Facio-scapulo-humeral myopathy (FSH) is a genetic disorder that affects about 3,000 persons in France, it is one of the most common muscular dystrophies in adults. There are two types (FSHD1 in 95% of cases, and FSHD2) genetically distinct but both due to the aberrant expression of the DUX4 gene, toxic to skeletal muscle. Selective muscle damage (face, shoulders, etc.) can be associated with retinal vasculopathy that slowly progresses and is generally asymptomatic.
From eye to gene
A team from the Netherlands carried out a study of retinal involvement in 33 patients registered with the National Reference Center for FSH and 24 control subjects. All underwent a clinical examination (ophthalmologic and neurologic), genetic tests, fundus photographs, structural optical coherence tomography (OCT-SD), and angiographic OCT (OCT-A ) which allows the retinal blood vessels to be studied quickly and non-invasively.

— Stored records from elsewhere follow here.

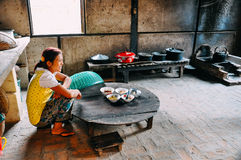 A young girl sits in a traditional kitchen in a small village in Bagan. A young girl sits in a traditional kitchen in a small village in Bagan, Myanmar Stock Image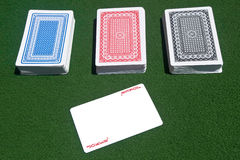 Three decks of cards with a joker. Shot of three complete different-color poker cards decks with a red joker Stock Photography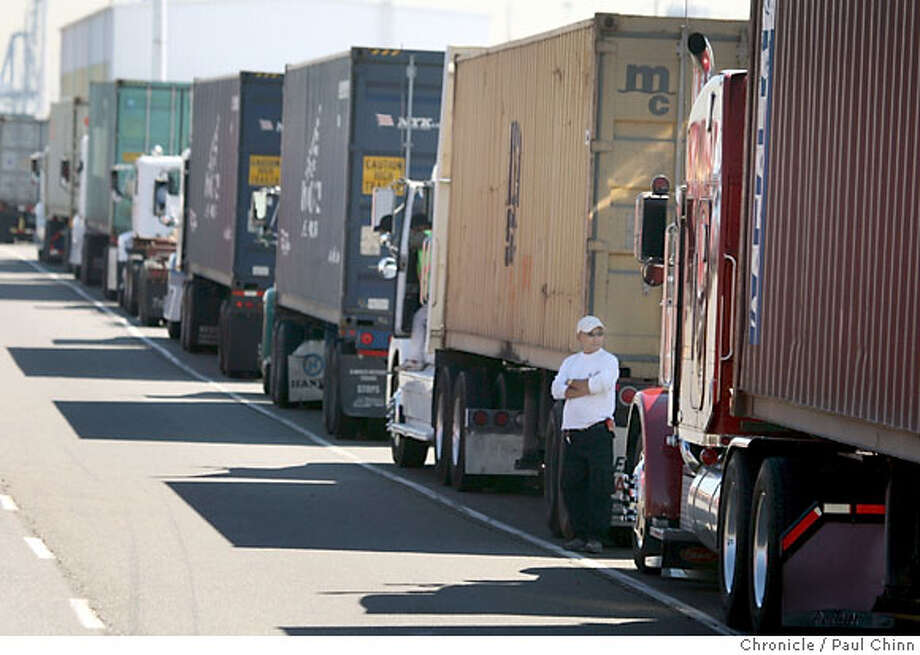 A truck driver stands outside of his rig while he waited in a long line of trucks for the port to reopen after the lunch break at the Port of Oakland in Oakland, Calif. on Wednesday, Sept. 26, 2007. The Coalition for Clean and Safe Ports says dirty emissions from unsafe trucks are leading to a higher than normal level of unsafe air and is contributing to a high rate of health issues in West Oakland neighborhoods. PAUL CHINN/The Chronicle Photo: PAUL CHINN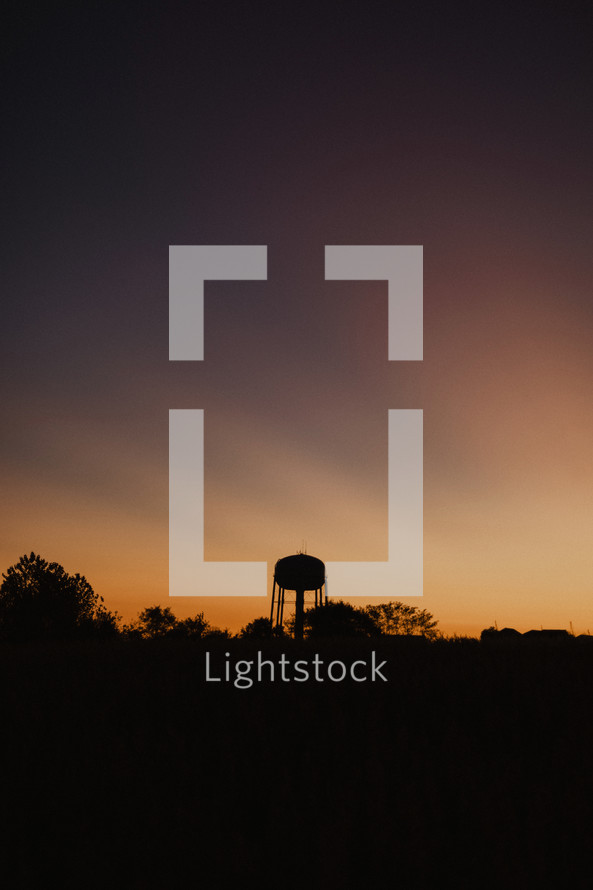 water tower silhouette at sunset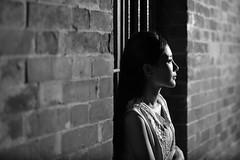 期 盼 (Wilson Au | 一期一会) Tags: hongkong night portrait canon ef50mmf12lusm eos5dmarkiii flash brick street blackandwhite monochrome girl lady wall contrast
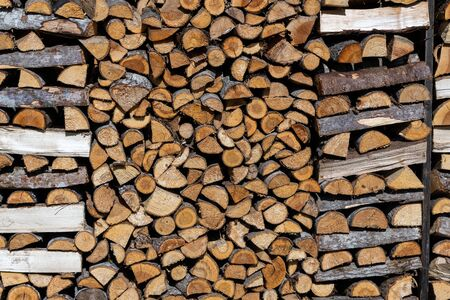 A neatly framed stack of firewood Archivio Fotografico - 131832373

The Dutch researchers conclude that:
- retinal abnormalities are frequent in patients with FSH in this cohort, but most often subclinical;
- they consist mainly of foveal anomalies (7/33) and tortuosity of the retinal arterioles (25 out of 33 cases, i.e. nearly 76%), detected by non-invasive imaging (OCT-A);
- vascular tortuosity is inversely correlated with the size of the D4Z4 repeats on chromosome 4; however, there is no correlation with muscle weakness;
- retinal involvement remained stable in a subgroup of 6 patients, followed for 2 years, where other studies had shown the possibility of progression.
These findings provide, non-invasively, clinical evidence of an underlying genetic link between the retina and facioscapulohumeral dystrophy.